The main display of the app can be seen below. It shows what is displayed once several samples of data have been taken.

Three things are plotted:

- All of the individual values that have been sampled so far,
- The sampling distribution of the statistic that is calculated, and
- The 4 most recent samples of data.

The histogram of all sampled values asymptotically approaches the population distribution in shape, so that students can see what the population looks like. You can also check the "Show population" box to add lines showing the exact population distribution. Showing students the population distribution allows them to contrast it with the sampling distribution of the statistic. This allows them to clearly see things like the narrowness of the sampling distribution of the mean relative to the population distribution.

I show the 4 most recent samples as I find that students struggle with the idea that there are individual samples of data, each of which has its own value for the statistic. Adding in the plots of previous samples with the value of the statistic for that sample helps to make this idea concrete. To help make this point, I make use of the color of the most recent sample. Values from the most recent sample are colored in in the population distribution. Also, the value of the statistic from the most recent sample is colored in in the sampling distribution.

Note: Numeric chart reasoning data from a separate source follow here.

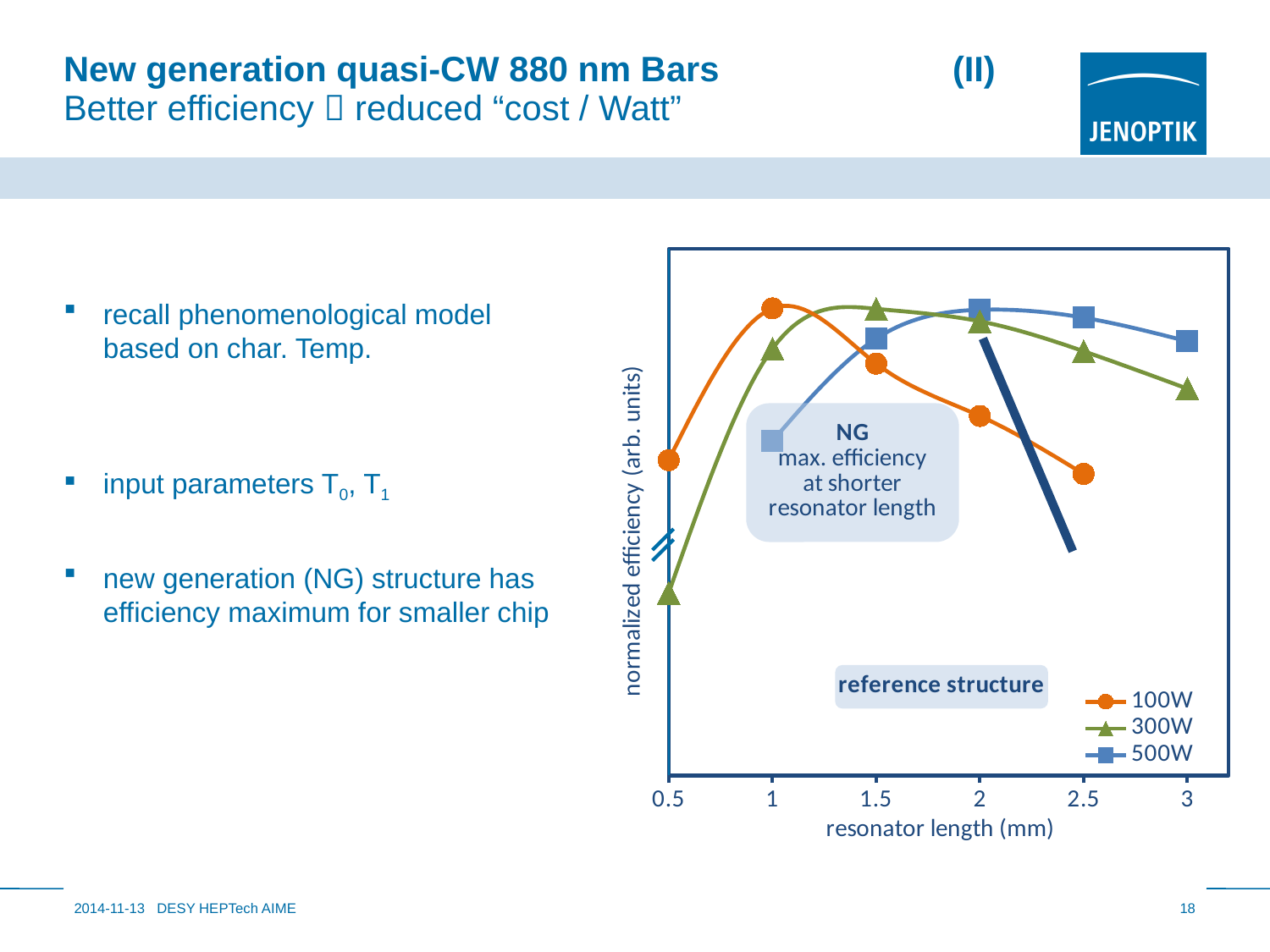
What are the series names listed in the chart legend? 100W, 300W, 500W At which resonator length does the 300W series reach its highest normalized efficiency? 1.5 At which resonator length is the 300W series at its lowest value? 0.5 How many data points are plotted for the 100W series? 5 At which resonator length does the 100W series reach its highest normalized efficiency? 1 How many data points are plotted for the 300W series? 6 What is the label of the x axis of the chart? resonator length (mm) Does the 100W series rise or fall as the resonator length increases from 1 mm to 2.5 mm? fall At a resonator length of 1 mm, which series has the higher normalized efficiency, 100W or 300W? 100W How many series does the chart legend list? 3 What kind of chart is shown on the slide? line chart At which resonator length does the 500W series reach its highest normalized efficiency? 2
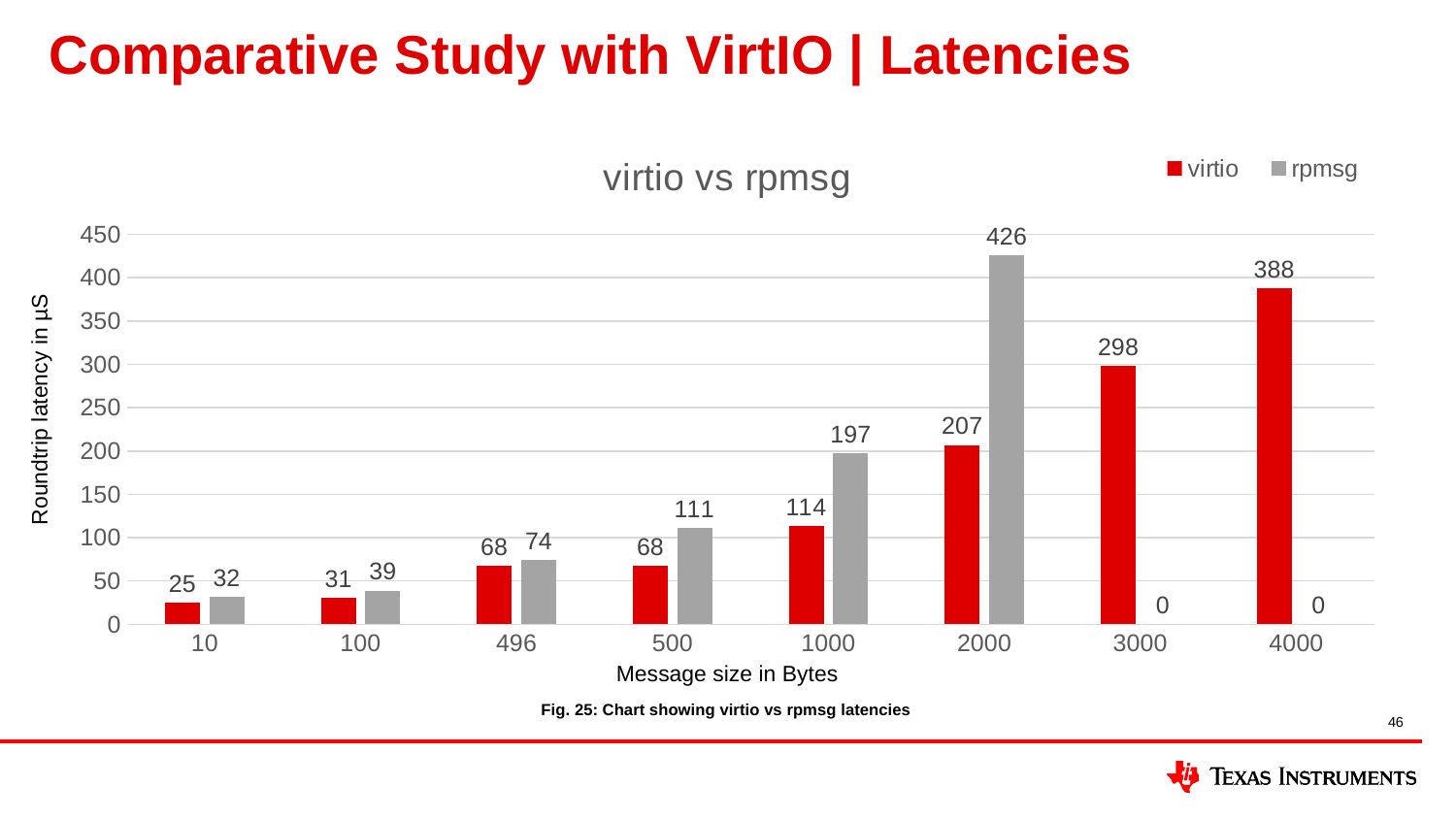
Which message size has the highest rpmsg latency? 2000 Does the virtio latency rise or fall as message size increases along the x axis? rise At a message size of 2000 bytes, which series has the higher latency, virtio or rpmsg? rpmsg Which message size has the lowest virtio latency? 10 How many series does the legend list? 2 What is the rpmsg roundtrip latency for a message size of 2000 bytes? 426 How many message size categories are shown on the x axis? 8 What is the virtio roundtrip latency for a message size of 1000 bytes? 114 What is the virtio latency for a message size of 4000 bytes? 388 What kind of chart is shown on the slide? bar chart What is the title of the chart? virtio vs rpmsg What is the difference between the rpmsg and virtio latencies at a message size of 500 bytes? 43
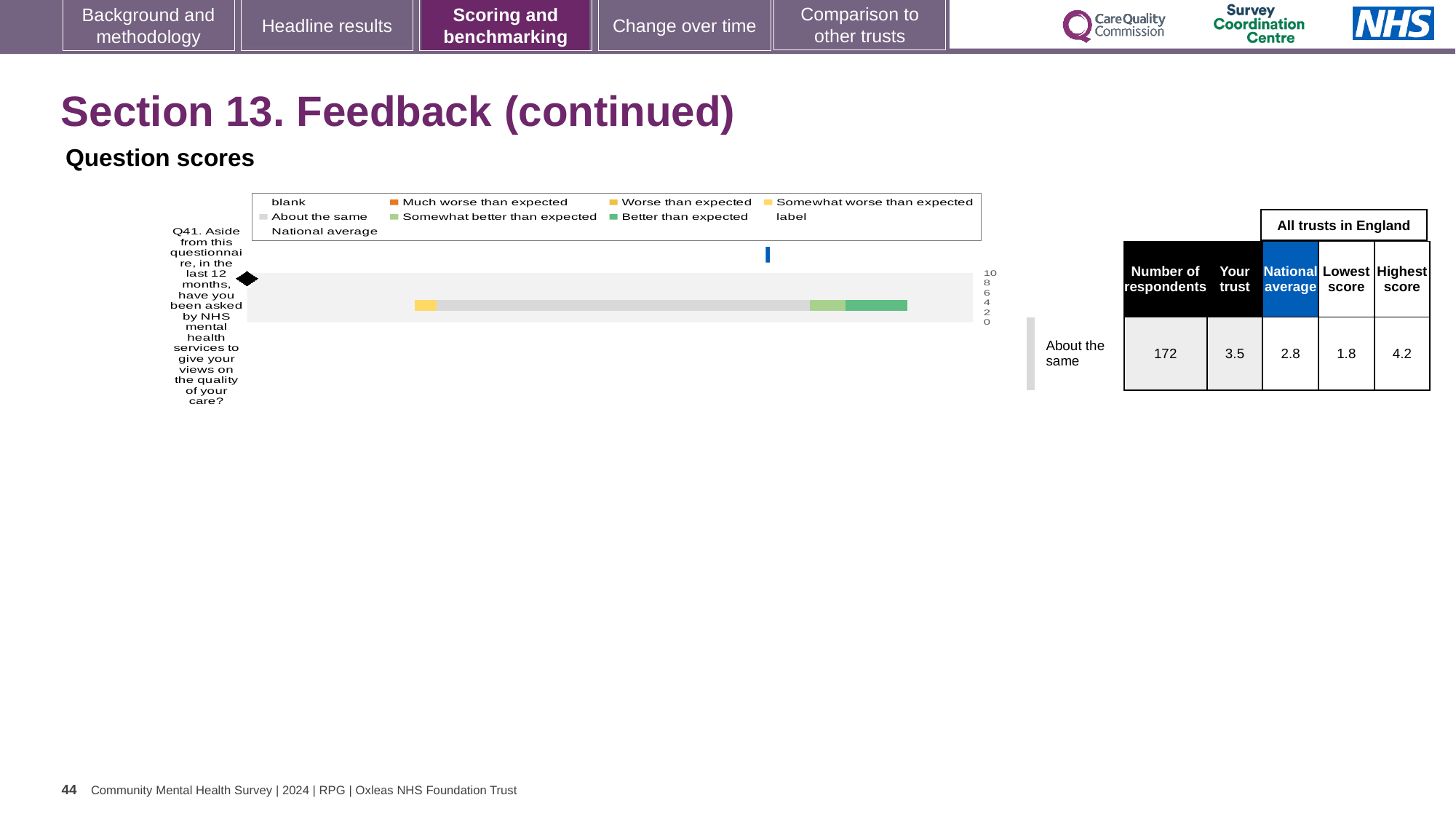
What is the lowest score among all trusts in England for Q41? 1.8 What kind of chart is shown on the slide? bar chart What is the difference between the 'Your trust' score and the national average for Q41? 0.7 What is the benchmark category shown for Q41 next to the chart? About the same What colour in the legend represents 'Better than expected'? green Which question number is plotted in the chart? Q41 What is the 'Your trust' score for Q41? 3.5 What is the number of respondents for Q41? 172 How many questions (categories) are plotted in the chart? 1 Which is larger for Q41, the 'Your trust' score or the national average? Your trust What is the national average score for Q41? 2.8 What is the highest score among all trusts in England for Q41? 4.2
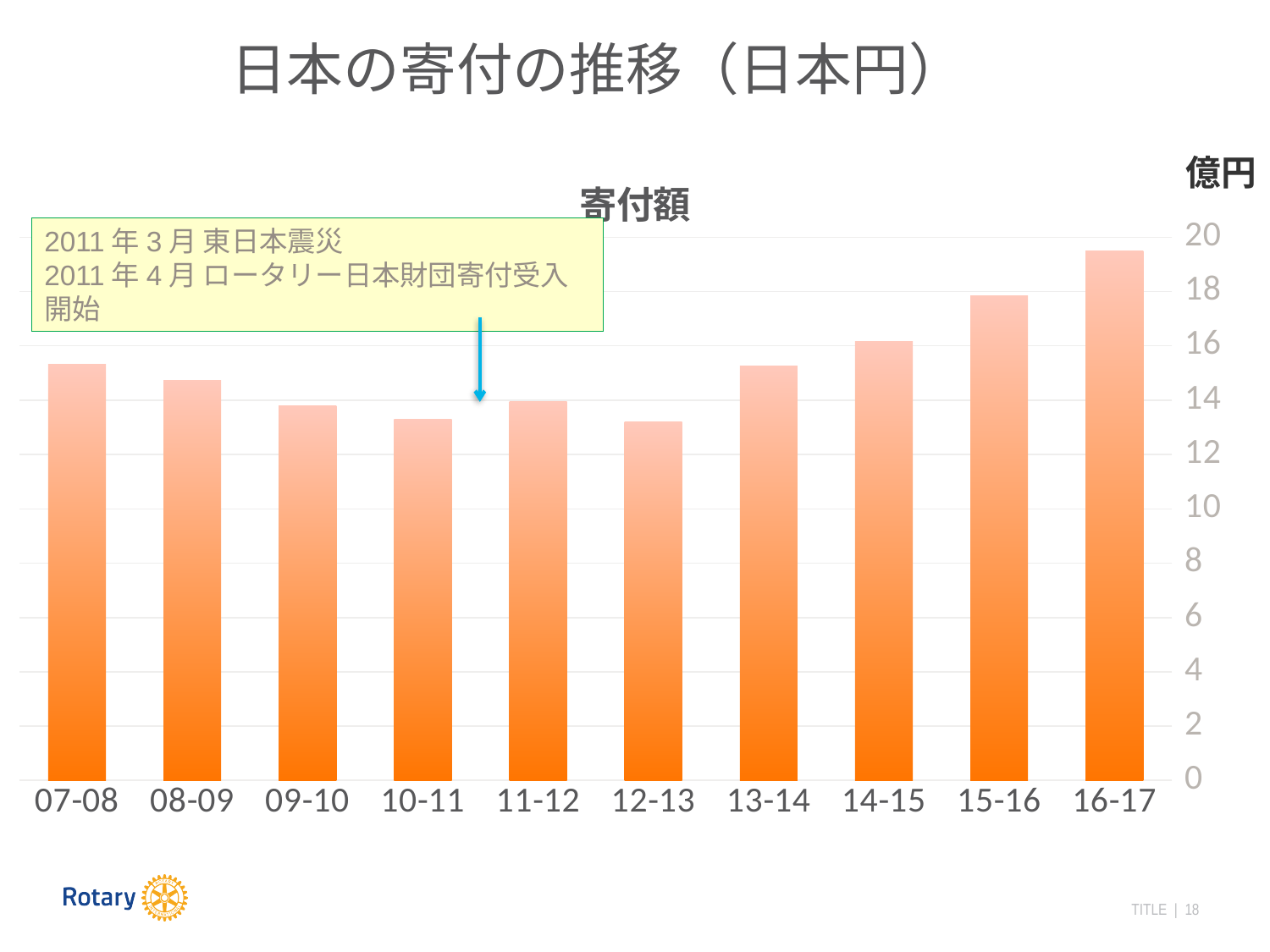
What unit is shown for the vertical axis? 億円 Which year has the highest donation amount? 16-17 Is the value for 15-16 greater or less than 16? greater What kind of chart is shown on the slide? bar chart Is the value for 10-11 greater or less than 14? less Is the value for 12-13 greater or less than 14? less Which is larger, the value for 14-15 or the value for 10-11? 14-15 What is the title of the chart? 寄付額 How many fiscal-year categories are plotted on the x axis? 10 Do the values rise or fall from 13-14 to 16-17? rise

There are a number of things that can be controlled about the main sampling procedure, including the population distribution that is sampled from, the statistic to calculate for each sample, the sample size, and the number of samples to take each time the "Sample" button is pressed. The "Clear" button clears all samples.

You can choose whether the x-axis scales of the two main plots are matched or not. When the scales are matched, it is easy to see how the sampling distribution of the mean is less variable than the population distribution. When the scales are not matched, this essentially zooms in on the sampling distribution, which makes it easy to see the shape of the sampling distribution.

You can also choose whether the statistics printed below each of the two main plots are shown. I find that they create visual clutter, so I like to hide them unless I am talking about them.

There are three built-in distributions:

- Normal with mean 30 and standard deviation 5.
- Exponential with rate 1/10.
- Uniform from 10 to 20.

I use the normal distribution for a lot of things. One example is to show that the standard deviation of the mean is equal to the population standard deviation divided by the square root of the sample size. The normal distribution has an SD of 5, so if you pick a sample size of 25, the standard deviation of the mean will be 1.

I like to use the exponential distribution to demonstrate how the sampling distribution of the mean is more normal than the population distribution (i.e. the central limit theorem). I vary the sample size to show how the relative amount of normality of the sampling distribution depends on the sample size. For example, sample sizes 5 and 200 have very differently shaped sampling distributions of the mean.

I use the uniform distribution to show how a very non-normal but still symmetrical distribution leads to a symmetrical sampling distribution of the mean.

There are five built-in statistics. Mean and median for central tendency. Variance, standard deviation, and range for variability.

I like to use the sample standard deviation as an example of how statistics can be biased (standard deviation is biased low). I contrast variance, which is unbiased, with standard deviation.

I sometimes show how the mean and median are both unbiased, but have different amounts of variability, but this gets complicated because there is no simple rule as to which is less variable, so I often leave it out.

I include the range statistic as a example of a statistic that is a poor estimator of the population parameter. The normal and exponential distributions both have unbounded ranges, which is kind of unfair, but even for the bounded uniform distribution, the sample range is biased fairly low. Also, the bias depends a lot on sample size, which is also a bad characteristic.

I have used this app, with progressive improvements, to teach sampling distributions three times now. I've ironed out a lot of the warts and have added basically all of the features that I want. The code is designed so as to be reasonably extensible. In addition, it's a fairly short program, so it should be easy to modify if you have different ideas about how to do things.

Because many computers in classrooms will not have R on them, you should know that you can get R Portable, which runs off of a thumb drive. I have used this to run the app on a variety of computers with great success.